▶ [READING PASSAGE]:
In [4]:
# load requirements
import pandas as pd
import xml.etree.ElementTree as ET

In [5]:
# Parse the XML file
tree = ET.parse('../data/raw_data/MDB_STAMMDATEN.XML')
root = tree.getroot()

In [8]:
# dictionary comprehension to find the encoding of the latest election period
all_phases = {
    int(wp.findtext('WP'))
    for mdb in root.findall('MDB')
    for wp in mdb.findall('.//WAHLPERIODE')
    if wp.find('WP') is not None
}
latest_wp = max(all_phases)

In [19]:
# create the df by looping over all members

# create empty list to store the data
data = []

# now loop over all members and store relevant information
for mdb in root.findall("MDB"):

    # extract general information about the mp
    mdb_id = mdb.findtext("ID")
    name_element = mdb.find(".//NAME")
    first_name = name_element.findtext("VORNAME")
    surname = name_element.findtext("NACHNAME")
    acad_title = name_element.findtext("AKAD_TITEL")
    full_name = f"{acad_title} {first_name} {surname}".strip()
    bio_element = mdb.find("BIOGRAFISCHE_ANGABEN")
    birthdate = bio_element.findtext("GEBURTSDATUM")
    gender = bio_element.findtext("GESCHLECHT")
    party = bio_element.findtext("PARTEI_KURZ")
    profession = bio_element.findtext("BERUF")

    # check for participation in latest election period and append data if fits
    for wp in mdb.findall(".//WAHLPERIODE"):
        if int(wp.findtext("WP")) == latest_wp:
            # extract information about the specific election
            district_number = wp.findtext("WKR_NUMMER")
            district_name = wp.findtext("WKR_NAME")
            mandate = wp.findtext("MANDATSART")

▶ [ENTRIES SHOWN]:
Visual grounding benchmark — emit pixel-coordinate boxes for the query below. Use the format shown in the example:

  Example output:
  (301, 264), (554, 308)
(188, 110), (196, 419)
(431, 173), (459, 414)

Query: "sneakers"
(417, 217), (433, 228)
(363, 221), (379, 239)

--

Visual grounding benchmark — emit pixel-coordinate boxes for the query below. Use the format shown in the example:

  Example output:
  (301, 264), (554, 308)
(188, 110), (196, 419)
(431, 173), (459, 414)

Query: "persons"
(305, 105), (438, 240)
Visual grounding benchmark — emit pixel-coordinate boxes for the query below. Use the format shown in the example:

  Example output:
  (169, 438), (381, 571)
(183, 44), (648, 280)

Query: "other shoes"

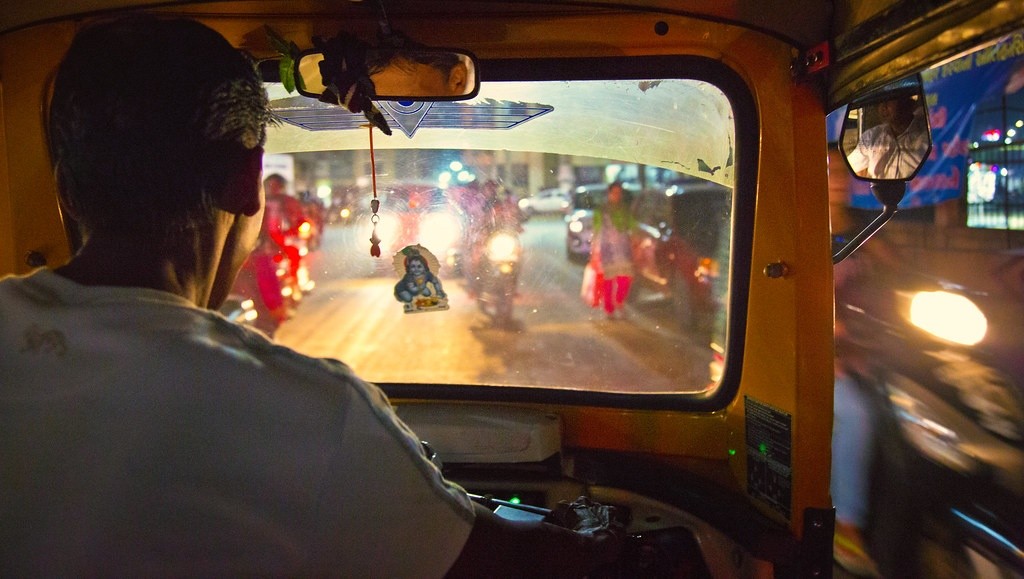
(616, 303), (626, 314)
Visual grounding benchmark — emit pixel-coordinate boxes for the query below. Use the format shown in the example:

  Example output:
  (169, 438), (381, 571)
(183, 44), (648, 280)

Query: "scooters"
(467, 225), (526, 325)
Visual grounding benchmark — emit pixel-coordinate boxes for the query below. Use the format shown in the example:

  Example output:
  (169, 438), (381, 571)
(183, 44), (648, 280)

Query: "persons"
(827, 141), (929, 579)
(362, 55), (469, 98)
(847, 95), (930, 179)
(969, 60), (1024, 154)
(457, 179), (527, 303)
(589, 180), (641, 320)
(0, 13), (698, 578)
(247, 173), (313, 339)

▶ [REQUIRED ACTIONS]:
#1 In the notebook code, list every tag name passed to bio_element.findtext.
#2 Substitute "all_periods" for "all_phases" in the notebook code and write out the part that begins at the line containing "root = tree.getroot()" and stops after "latest_wp = max(all_phases)".
#3 Pick up the notebook code that parses the MDB_STAMMDATEN.XML file and continue it from its last line.
These entries have nothing to do with the notebook code.

▶ [RESULTS BY TASK]:
#1 GEBURTSDATUM, GESCHLECHT, PARTEI_KURZ, BERUF

#2
root = tree.getroot()

In [8]:
# dictionary comprehension to find the encoding of the latest election period
all_periods = {
    int(wp.findtext('WP'))
    for mdb in root.findall('MDB')
    for wp in mdb.findall('.//WAHLPERIODE')
    if wp.find('WP') is not None
}
latest_wp = max(all_periods)

#3
            data.append({
                "id": mdb_id,
                "full_name": full_name,
                "birthdate": birthdate,
                "gender": gender,
                "party": party,
                "profession": profession,
                "district_number": district_number,
                "district_name": district_name,
                "mandate": mandate
            })

# convert this to a df and show the first rows
mps_df = pd.DataFrame(data).sort_values(by=["party", "full_name"])
mps_df.head()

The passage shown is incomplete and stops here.